CONSIGNE »
Prolongez l'extrait consacré au tourbillon horloger à partir de sa dernière phrase.

Pour ceux qui ignorent ce qu’est le tourbillon, il s’agit simplement d’une complication horlogère ajoutée au mécanisme d’échappement. Il est destiné à améliorer la précision des montres mécaniques en contrebalançant les perturbations de l’isochronisme du résonateur à cause de la gravité terrestre. Ce mécanisme fut inventé par l’horloger suisse Abraham-Louis Breguet, fondateur de la célèbre marque du même nom, en 1801.

Le premier tourbillon automatique pour montre-bracelet fut créé par Maurice Grimm et André Beyner, pour Audemars Piguet, en 1986. Il étonne par l’épaisseur de son boîtier (2,5 mm) ainsi que par son emplacement, soit à 11 heures sur le cadran. De ce fait, cette réalisation exceptionnelle a su remettre au goût du jour l’une des inventions majeures de l’horlogerie. Quatre ans plus tard, le duo imagine, pour OMEGA cette fois, le premier tourbillon central.

Depuis, cette complication ne cesse d’évoluer et nous l’avons récemment observé sur la TAG Heuer Carrera Chronograph Tourbillon dont nous vous dans cet article. Il ne faudrait pas oublier également la Impérador Coussin Tourbillon Automatique Extra-plat de Piaget, dévoilée en 2010, une montre à remontage automatique avec régulateur à tourbillon dont le micro-rotor est profondément intégré dans l’épaisseur du mouvement du côté du cadran. Ayant une épaisseur de 10,4 mm, cet objet mythique est le plus mince au monde.

Bien que les tourbillons soient moins précis et plus coûteux à produire que les montres à quartz, ces diverses altérations et améliorations, dont le gyrotourbillon, font de cette complication un objet de plus en plus recherché sur les diverses montres et chronographes mécaniques d’aujourd’hui.

DONNÉES FOURNIES »
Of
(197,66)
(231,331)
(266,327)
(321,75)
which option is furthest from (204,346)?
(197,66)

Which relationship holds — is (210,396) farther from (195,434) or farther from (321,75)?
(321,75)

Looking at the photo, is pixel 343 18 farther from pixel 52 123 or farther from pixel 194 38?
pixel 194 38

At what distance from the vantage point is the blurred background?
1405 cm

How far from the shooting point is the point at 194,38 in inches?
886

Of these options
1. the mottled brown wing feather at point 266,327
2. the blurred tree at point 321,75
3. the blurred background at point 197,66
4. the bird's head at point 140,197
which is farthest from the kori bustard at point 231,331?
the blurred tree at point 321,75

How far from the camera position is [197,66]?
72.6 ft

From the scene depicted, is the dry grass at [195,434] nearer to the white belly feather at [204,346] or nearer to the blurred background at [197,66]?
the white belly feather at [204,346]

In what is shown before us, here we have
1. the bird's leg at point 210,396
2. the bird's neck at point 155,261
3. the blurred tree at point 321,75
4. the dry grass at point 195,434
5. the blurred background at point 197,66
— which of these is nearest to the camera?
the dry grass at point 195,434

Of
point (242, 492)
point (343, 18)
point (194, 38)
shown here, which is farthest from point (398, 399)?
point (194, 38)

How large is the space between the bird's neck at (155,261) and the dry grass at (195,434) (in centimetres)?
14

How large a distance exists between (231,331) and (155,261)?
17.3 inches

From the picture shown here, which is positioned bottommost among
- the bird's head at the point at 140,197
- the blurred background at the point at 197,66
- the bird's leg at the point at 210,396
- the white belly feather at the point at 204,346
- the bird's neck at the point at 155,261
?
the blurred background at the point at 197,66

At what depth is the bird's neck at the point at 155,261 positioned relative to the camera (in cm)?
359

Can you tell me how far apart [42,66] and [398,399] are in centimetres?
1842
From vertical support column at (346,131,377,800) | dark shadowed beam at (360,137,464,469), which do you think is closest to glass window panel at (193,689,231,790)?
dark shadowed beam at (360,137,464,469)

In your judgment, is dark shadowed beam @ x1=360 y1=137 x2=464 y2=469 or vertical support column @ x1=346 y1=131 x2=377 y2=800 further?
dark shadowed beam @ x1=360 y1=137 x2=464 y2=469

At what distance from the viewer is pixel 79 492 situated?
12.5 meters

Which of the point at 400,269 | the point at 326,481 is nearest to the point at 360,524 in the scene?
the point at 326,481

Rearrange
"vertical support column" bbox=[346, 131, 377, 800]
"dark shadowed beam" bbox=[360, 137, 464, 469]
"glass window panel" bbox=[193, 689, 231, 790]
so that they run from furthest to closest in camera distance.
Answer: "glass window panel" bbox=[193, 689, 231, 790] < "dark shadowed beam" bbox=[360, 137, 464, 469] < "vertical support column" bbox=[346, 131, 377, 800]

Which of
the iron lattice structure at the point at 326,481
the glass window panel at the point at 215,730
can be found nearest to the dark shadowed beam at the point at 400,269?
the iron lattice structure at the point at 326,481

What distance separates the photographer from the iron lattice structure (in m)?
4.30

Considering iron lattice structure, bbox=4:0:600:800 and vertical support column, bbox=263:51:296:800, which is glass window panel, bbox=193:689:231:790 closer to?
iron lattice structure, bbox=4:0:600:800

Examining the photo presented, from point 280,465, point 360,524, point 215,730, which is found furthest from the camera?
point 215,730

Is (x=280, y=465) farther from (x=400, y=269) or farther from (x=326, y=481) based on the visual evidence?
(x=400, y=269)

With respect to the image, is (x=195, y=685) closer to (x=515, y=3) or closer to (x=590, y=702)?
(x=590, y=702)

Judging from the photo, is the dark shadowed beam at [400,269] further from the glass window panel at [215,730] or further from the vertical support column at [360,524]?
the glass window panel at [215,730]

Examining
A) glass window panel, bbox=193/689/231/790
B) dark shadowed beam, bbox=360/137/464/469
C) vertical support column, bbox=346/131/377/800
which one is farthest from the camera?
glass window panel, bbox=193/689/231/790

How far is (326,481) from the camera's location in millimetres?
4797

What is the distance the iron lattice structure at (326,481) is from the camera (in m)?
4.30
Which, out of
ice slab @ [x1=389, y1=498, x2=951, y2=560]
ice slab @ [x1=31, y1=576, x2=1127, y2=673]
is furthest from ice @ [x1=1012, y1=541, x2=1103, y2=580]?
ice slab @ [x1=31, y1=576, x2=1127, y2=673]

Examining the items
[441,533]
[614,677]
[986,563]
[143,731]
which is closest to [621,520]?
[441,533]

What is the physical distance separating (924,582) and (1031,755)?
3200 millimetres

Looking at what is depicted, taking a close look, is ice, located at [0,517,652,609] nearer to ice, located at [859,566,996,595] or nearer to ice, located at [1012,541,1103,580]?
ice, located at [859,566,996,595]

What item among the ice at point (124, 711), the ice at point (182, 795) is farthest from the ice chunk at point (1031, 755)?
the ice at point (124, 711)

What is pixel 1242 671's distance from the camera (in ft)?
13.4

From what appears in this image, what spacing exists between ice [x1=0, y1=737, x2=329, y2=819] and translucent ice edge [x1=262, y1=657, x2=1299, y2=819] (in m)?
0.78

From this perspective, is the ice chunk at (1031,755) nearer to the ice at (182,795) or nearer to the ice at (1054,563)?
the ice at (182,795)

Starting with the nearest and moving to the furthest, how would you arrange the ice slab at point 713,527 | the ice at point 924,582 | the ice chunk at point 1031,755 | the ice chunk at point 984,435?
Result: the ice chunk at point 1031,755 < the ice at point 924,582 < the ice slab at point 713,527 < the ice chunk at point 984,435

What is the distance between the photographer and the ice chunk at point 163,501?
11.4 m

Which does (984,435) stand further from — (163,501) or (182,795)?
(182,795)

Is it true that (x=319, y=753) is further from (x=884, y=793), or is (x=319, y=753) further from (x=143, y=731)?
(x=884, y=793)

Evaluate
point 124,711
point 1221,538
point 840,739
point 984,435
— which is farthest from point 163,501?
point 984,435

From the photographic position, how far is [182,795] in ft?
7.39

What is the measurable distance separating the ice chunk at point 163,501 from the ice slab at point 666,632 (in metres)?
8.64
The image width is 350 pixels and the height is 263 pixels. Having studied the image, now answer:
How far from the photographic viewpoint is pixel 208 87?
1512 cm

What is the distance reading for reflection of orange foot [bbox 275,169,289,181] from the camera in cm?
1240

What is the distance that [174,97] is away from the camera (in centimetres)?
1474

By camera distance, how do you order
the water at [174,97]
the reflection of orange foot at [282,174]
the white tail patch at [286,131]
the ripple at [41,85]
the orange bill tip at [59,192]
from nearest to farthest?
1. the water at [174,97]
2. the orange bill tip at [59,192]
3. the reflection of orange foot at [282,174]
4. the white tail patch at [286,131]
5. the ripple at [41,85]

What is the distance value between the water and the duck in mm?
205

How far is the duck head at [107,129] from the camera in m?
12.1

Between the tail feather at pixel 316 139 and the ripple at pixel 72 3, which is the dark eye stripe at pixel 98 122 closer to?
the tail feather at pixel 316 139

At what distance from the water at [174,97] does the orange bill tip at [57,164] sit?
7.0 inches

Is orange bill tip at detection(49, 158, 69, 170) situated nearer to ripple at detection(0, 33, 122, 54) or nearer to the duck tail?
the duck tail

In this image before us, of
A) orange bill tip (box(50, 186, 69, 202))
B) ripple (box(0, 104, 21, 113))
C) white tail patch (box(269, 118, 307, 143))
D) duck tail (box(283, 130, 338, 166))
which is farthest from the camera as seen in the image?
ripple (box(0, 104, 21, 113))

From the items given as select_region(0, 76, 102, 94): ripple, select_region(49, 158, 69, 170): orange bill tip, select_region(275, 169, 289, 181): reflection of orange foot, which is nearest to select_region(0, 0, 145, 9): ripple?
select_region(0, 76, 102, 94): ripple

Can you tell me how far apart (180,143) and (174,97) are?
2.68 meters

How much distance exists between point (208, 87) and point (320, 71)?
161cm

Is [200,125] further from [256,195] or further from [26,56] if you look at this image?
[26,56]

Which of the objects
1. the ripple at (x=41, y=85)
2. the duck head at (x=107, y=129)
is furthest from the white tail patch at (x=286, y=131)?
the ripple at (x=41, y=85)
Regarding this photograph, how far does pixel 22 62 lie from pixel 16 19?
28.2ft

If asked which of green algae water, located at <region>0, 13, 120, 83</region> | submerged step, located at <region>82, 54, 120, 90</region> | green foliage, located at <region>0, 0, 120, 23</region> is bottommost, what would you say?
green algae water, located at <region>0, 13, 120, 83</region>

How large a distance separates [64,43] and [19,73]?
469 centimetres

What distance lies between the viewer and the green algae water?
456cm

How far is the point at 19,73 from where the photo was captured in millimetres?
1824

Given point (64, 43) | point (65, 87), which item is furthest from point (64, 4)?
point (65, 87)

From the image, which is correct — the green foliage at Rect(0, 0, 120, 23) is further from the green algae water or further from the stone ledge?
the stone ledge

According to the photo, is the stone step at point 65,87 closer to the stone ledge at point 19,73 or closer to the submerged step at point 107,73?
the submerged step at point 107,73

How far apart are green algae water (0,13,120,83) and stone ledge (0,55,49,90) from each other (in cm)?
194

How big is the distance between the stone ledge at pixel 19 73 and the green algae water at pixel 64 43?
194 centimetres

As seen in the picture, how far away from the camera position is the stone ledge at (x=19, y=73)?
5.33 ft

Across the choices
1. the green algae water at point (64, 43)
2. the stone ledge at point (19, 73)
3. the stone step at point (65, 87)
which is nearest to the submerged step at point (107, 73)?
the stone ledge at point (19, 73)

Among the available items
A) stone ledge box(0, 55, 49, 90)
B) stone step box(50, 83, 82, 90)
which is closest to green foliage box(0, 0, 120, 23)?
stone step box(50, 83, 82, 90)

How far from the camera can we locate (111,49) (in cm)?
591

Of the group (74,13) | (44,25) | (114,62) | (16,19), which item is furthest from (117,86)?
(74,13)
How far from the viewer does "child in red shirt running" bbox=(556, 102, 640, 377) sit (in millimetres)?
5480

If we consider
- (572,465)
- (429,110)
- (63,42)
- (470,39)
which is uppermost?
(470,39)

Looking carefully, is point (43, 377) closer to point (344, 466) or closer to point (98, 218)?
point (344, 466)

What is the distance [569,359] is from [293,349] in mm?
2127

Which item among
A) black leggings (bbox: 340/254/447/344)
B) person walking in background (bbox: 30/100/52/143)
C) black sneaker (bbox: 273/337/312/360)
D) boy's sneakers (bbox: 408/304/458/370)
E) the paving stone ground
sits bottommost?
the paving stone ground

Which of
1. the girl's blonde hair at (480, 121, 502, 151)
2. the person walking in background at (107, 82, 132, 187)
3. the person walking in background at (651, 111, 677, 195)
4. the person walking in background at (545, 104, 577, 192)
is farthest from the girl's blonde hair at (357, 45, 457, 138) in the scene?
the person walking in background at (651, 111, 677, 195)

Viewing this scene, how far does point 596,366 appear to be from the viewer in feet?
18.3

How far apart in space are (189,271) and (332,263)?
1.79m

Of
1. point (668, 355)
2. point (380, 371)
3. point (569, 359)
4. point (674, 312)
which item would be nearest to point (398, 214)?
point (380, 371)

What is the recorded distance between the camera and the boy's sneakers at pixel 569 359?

RÉPONSE FINALE »
Une nouvelle ère de complications

Le Calibre OMEGA 3861 et son Échappement Co-Axial

Le Calibre OMEGA 3861 et son Échappement Co-Axial
Photo : OMEGA

Tel que dit antérieurement, le tourbillon a fait énormément parler de lui au cours des dernières années, mais c’est le Calibre 89 de Patek Philippe qui est maintenant vu comme la référence de l’horlogerie mécanique portable. Présenté en 1989 — il tire d’ailleurs son nom de cette référence —, c’est-à-dire lors du 150anniversaire de la célèbre marque suisse, celui-ci est le résultat de plus de neuf années de recherche et développement. Il accompagne son boîtier d’un diamètre de 88,2 mm et d’une épaisseur de 41,07 mm abritant pas moins de 1728 composants qui animent les 33 fonctions de cette montre de poche. Représentant le retour en force du savoir-faire de l’art horloger, cette montre surpasse en nombre de fonctions plusieurs modèles sortis au cours du siècle dernier. Le Calibre 89 demeure à ce jour une inspiration pour la famille Patek Philippe ainsi que pour ses concurrents.

Quelques années plus tard, en 1991, la compagnie Blancpain produit six montres-bracelets qui contribuent à cimenter les six principales complications de la culture horlogère, soit le calendrier à phases de Lune, le quantième perpétuel, le chronographe à rattrapante, la répétition à minutes, le mouvement ultraplat et le tourbillon. À titre informatif, le modèle 1735 les réunit en une seule montre-bracelet à grande complication de 740 éléments.

Ainsi, les maîtres horlogers affinent constamment leurs recherches en pensant à de nouvelles solutions pour résoudre les difficultés techniques. Que ce soit dans le but d’augmenter l’autonomie de fonctionnement des mécanismes, de les rendre plus précis ou d’éliminer leur lubrification, ceux-ci sont en quête de la perfection mécanique. Par exemple, c’est le maître horloger anglais George Daniels, sur l’OMEGA De Ville, qui a trouvé la façon d’abandonner l’huilage des composants de la montre avec l’échappement coaxial. 

La Montre d’aviation UTC (Temps Universel Coordonné) de IWC Calibre A/30710 Référence IW3251

La Montre d’aviation UTC (Temps Universel Coordonné) de IWC Calibre A/30710 Référence IW3251
Photo: IWC

À cet effet, ce n’est qu’un survol de quelques complications que nous vous avons présentées ici. Bien que leur avancement aide grandement au mécanisme de la montre mécanique, elles sont peu utilisées dans la vie concrète de tous les jours. Pensons à la marque A. Lange & Söhne et sa Lange 1 qui fut la première montre à grande date aux deux guichets surdimensionnés ou la Reverso, de Jaeger-LeCoultre, qui au cours de son évolution, s’est enrichie de toutes les grandes complications traditionnelles telles que les heures universelles et les deux fuseaux horaires.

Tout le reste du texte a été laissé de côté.